### [WHAT THE EXERCISE ASKS]
Return the line containing "In what order would you place" and all lines after it exactly; stop at the end of the material.

Records from a dataset
•••••

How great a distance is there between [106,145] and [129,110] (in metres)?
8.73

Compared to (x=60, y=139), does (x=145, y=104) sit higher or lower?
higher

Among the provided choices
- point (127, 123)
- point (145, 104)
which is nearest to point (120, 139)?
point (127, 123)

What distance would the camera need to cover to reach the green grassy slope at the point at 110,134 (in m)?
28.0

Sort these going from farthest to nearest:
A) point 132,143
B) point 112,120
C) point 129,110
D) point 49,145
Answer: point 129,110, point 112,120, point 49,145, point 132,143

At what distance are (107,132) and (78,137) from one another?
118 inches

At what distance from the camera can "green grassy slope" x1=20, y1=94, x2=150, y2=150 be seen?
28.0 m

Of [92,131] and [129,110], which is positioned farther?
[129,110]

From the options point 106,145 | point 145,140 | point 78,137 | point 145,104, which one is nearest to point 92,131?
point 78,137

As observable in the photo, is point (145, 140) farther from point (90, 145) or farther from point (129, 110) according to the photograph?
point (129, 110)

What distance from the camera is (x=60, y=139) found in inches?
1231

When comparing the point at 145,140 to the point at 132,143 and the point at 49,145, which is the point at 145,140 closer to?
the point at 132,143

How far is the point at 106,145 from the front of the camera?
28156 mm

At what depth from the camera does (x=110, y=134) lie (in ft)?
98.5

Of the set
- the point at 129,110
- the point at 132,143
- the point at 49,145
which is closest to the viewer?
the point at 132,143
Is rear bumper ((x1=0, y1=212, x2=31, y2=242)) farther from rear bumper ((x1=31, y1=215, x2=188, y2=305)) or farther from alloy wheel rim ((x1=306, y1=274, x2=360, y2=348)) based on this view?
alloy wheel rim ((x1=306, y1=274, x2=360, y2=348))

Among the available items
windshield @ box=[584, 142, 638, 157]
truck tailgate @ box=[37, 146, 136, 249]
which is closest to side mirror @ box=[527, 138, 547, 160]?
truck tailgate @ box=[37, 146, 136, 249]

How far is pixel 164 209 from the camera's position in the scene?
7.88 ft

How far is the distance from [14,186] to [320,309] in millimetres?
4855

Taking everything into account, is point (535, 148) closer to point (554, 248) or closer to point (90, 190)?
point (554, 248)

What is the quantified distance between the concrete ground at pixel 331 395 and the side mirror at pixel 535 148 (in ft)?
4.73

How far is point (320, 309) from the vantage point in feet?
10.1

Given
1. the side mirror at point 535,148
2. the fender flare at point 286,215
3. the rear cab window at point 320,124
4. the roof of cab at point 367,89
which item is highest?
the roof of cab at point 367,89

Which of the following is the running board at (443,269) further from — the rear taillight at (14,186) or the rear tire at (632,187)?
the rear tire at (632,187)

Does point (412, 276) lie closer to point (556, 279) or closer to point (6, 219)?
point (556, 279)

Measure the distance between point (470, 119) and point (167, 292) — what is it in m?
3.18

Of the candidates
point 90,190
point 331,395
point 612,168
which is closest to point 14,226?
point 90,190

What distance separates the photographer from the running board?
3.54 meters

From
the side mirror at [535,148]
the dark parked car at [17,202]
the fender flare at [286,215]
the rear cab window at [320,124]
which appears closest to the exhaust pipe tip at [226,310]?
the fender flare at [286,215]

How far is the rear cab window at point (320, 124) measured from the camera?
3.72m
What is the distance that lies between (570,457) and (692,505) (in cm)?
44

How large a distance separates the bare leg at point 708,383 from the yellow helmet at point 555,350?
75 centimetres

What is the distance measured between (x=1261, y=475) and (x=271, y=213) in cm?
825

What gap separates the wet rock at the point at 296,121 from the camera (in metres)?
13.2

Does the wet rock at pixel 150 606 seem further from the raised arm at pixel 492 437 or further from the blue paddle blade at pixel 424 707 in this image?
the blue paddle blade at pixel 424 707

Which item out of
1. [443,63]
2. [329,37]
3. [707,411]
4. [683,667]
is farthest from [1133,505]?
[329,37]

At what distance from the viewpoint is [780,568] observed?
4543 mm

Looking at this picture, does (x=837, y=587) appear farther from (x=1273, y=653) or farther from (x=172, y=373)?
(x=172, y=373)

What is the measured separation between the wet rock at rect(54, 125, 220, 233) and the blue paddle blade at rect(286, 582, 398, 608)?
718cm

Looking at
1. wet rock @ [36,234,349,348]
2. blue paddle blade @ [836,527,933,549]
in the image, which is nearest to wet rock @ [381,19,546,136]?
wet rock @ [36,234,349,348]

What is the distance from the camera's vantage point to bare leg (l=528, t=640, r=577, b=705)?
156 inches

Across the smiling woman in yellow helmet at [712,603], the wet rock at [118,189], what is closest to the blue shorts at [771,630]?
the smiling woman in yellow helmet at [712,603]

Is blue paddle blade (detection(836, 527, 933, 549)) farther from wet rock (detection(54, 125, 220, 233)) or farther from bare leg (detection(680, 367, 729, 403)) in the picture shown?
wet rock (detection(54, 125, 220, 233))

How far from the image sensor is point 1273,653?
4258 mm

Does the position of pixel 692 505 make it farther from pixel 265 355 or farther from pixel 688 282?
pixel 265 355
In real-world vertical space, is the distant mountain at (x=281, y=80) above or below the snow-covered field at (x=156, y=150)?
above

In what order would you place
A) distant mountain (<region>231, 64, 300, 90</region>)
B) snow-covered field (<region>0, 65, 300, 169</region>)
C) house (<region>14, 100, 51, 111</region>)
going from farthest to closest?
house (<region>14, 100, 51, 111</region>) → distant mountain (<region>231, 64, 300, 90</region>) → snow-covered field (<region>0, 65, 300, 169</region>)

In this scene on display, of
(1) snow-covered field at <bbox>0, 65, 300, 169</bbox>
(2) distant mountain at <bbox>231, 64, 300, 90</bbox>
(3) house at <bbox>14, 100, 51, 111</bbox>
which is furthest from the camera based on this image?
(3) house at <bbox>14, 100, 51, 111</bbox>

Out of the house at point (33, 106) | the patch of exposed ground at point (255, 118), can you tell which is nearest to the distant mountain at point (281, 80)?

•••••

### [OUTPUT OF THE TASK]
In what order would you place
A) distant mountain (<region>231, 64, 300, 90</region>)
B) snow-covered field (<region>0, 65, 300, 169</region>)
C) house (<region>14, 100, 51, 111</region>)
going from farthest to closest?
house (<region>14, 100, 51, 111</region>) → distant mountain (<region>231, 64, 300, 90</region>) → snow-covered field (<region>0, 65, 300, 169</region>)

In this scene on display, of
(1) snow-covered field at <bbox>0, 65, 300, 169</bbox>
(2) distant mountain at <bbox>231, 64, 300, 90</bbox>
(3) house at <bbox>14, 100, 51, 111</bbox>
which is furthest from the camera based on this image?
(3) house at <bbox>14, 100, 51, 111</bbox>

Out of the house at point (33, 106) | the patch of exposed ground at point (255, 118), can you tell which is nearest to the distant mountain at point (281, 80)?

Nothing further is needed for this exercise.